- Предложенный отрывок:
+--
Но «первичный символический образ» не сложен для на­шего восприятия и не чужд ему. При определенном состо­янии разума, которого можно достичь разными способами, объект «vis-a-vis» трансформируется для нас. Термин partici­pation mystique имеет почти такое же значение, но был придуман для чего-то, очень далекого от ощущений совре­менного человека. Когда вещь, пейзаж или произведение искусства, оживает или «становится прозрачной»,7 это озна­чает, что она трансформировалась в то, что мы называем ^унитарной реальностью». То-, что мы видим, становится символическим» в том смысле, что оно говорит с нами по-но­вому, открывает нам что-то неведомое, само становится чем-то совершенно другим: категории «бытия» и «значения» совпадают.

Приводимый ниже отрывок из «Дверей Восприятия» Хаксли поможет понять, что я имею ввиду. Психическая тран сформация, искусственно порожденная наркотиком меска­лином, приводит автора к символическому восприятию единой реальности.

«Теперь перед моими глазами был уже не просто необыч­ный букет цветов. Я видел то, что видел Адам в утро своего рождения — чудо, поток мгновений обнаженного бытия.

«Это приятно?» — спросил кто-то. (В ходе этой части эк­сперимента все разговоры записывались на диктофон и у меня была возможность освежить свои воспоминания о том,

что говорилось).

«Это не приятно и не неприятно», — ответил я. «Это просто есть».
+--
- Исходные записи:
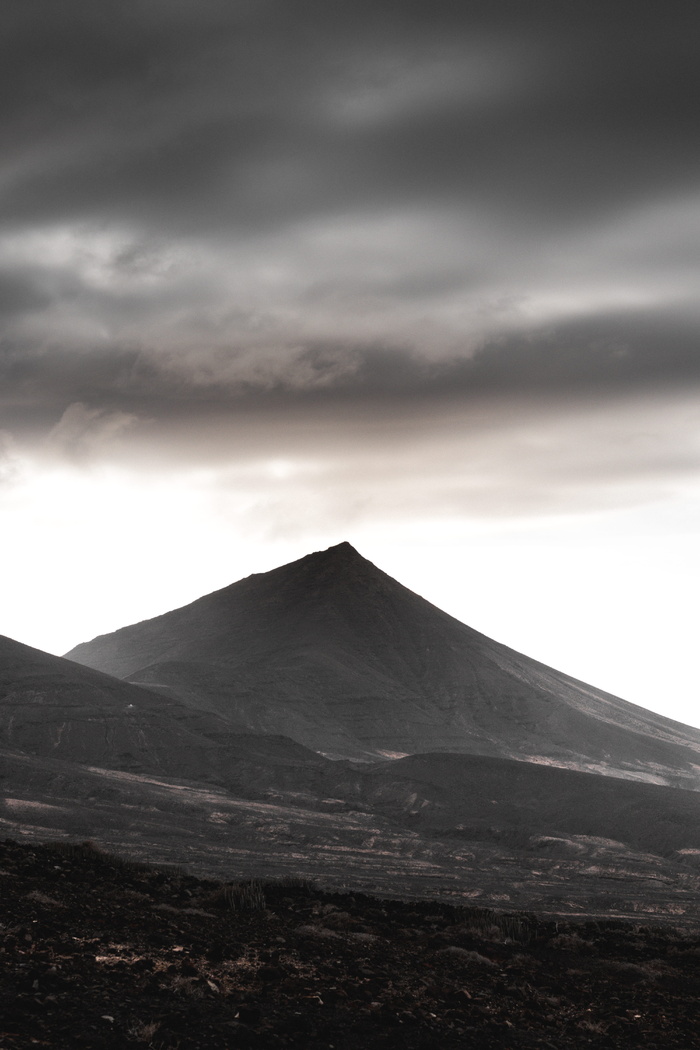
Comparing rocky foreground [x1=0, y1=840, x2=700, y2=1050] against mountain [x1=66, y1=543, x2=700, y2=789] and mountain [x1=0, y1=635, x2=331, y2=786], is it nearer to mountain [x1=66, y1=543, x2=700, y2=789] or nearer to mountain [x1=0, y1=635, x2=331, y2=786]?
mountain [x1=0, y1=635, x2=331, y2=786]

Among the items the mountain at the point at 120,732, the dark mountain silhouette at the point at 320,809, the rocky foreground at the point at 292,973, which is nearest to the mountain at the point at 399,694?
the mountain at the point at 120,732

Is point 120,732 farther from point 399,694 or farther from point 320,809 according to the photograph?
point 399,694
+--
- Задания для выполнения:
(A) Перепишите отрывок о символическом восприятии от «Приводимый ниже отрывок» до «что говорилось).», заменив «диктофон» на «магнитофон».
(B) Чем, согласно отрывку о символическом восприятии, была искусственно порождена психическая трансформация, приведшая Хаксли к символическому восприятию единой реальности?

- Решения по заданиям:
(A)
Приводимый ниже отрывок из «Дверей Восприятия» Хаксли поможет понять, что я имею ввиду. Психическая тран сформация, искусственно порожденная наркотиком меска­лином, приводит автора к символическому восприятию единой реальности.

«Теперь перед моими глазами был уже не просто необыч­ный букет цветов. Я видел то, что видел Адам в утро своего рождения — чудо, поток мгновений обнаженного бытия.

«Это приятно?» — спросил кто-то. (В ходе этой части эк­сперимента все разговоры записывались на магнитофон и у меня была возможность освежить свои воспоминания о том,

что говорилось).

(B) Наркотиком мескалином.